すでに甲状腺腫(甲状腺が腫れている人)や、甲状腺の小結節(甲状腺に固い小塊がある)の病歴があった人では、甲状腺がんの発症が多くなりました。甲状腺腫のある人では、甲状腺がんの発症が25倍になりました。甲状腺結節のある人では、甲状腺がんの発症が5倍になりました。また、家系的にも、ガンの家族歴を持つ人では、甲状腺がんの発症が増加しました。1等身(親と兄弟)にがんがある人では、甲状腺がんは1.48倍となり、兄弟・姉妹にがんのある人では、甲状腺がんは2.7倍となり、特に姉妹にがんのある場合には、甲状腺がんは4.25倍になりました。

甲状腺がんになった人のうち、5ミリシーベルト以上を被ばくした人の群(有群)と、無い群とに分け、それぞれの群ごとに、がんの発症を比較しました。
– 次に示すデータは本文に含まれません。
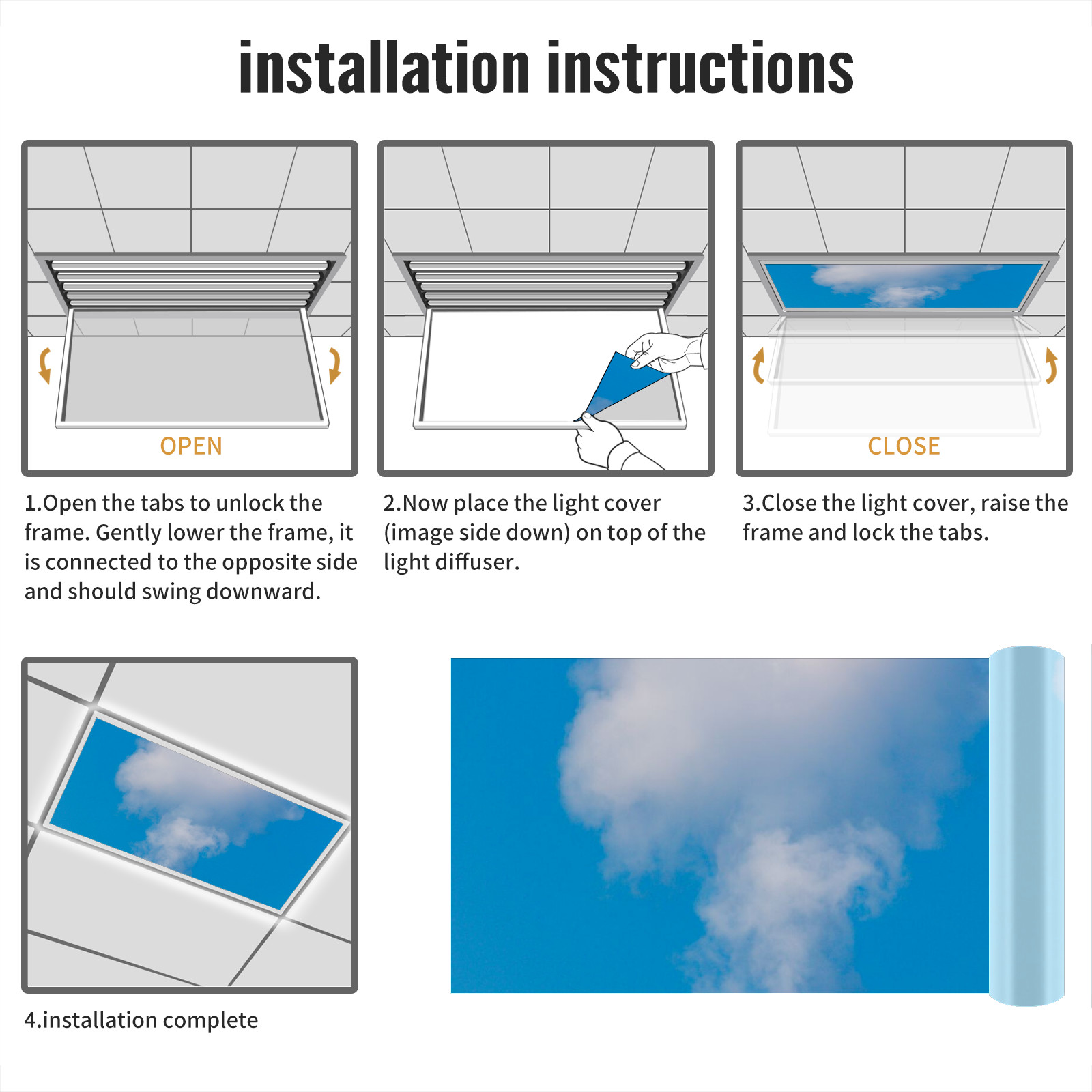 installation instructions

OPEN

1.Open the tabs to unlock the frame. Gently lower the frame, it is connected to the opposite side and should swing downward.

2.Now place the light cover (image side down) on top of the light diffuser.

CLOSE

3.Close the light cover, raise the frame and lock the tabs.

4.installation complete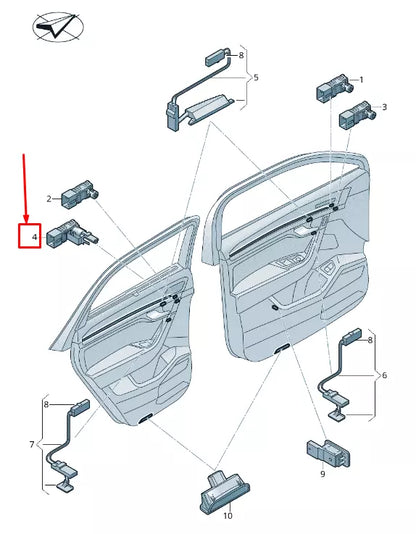 8
5
1
3
2
4
8
6
8
7
9
10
被ばく無群では、甲状腺腫があると、がん発症リスクは、26倍となりましたが、被ばくを受けた群の人では、その倍率が3.75倍なりました。がんの家系の有無については、被ばくが無い群の人では、がんの家族歴があると、がん発症は1.55倍となりましたが、被ばくを受けた群では、がんの家族歴があると、がんの発症は1.43倍となりました。
 
(訳者注;被爆者は、甲状腺腫やがん家族歴を持ち合わせなくても、甲状腺がんになる(素因が無くてもがんになる)可能性があるが、患者数が少なく統計学の計算では有意とはならない)。喫煙とアルコール飲酒は、甲状腺がんの発症のオッズ比(0.45-0.6倍)がさがりました。J Epidemiol. 2007 May;17(3):76-85. 17545694
 
訳者の感想 今回は、甲状腺がんの発症は、断然女性が多く、アルコールや喫煙は、がんの発症をあげていないようです。この解釈は、いろいろですが、解毒能力の高い人、つまり、酒も飲め、煙草をすえるような高機能な体を持ち合わせると、放射線の排除能も高いのでしょうか?但し、このコメント、根拠ありません。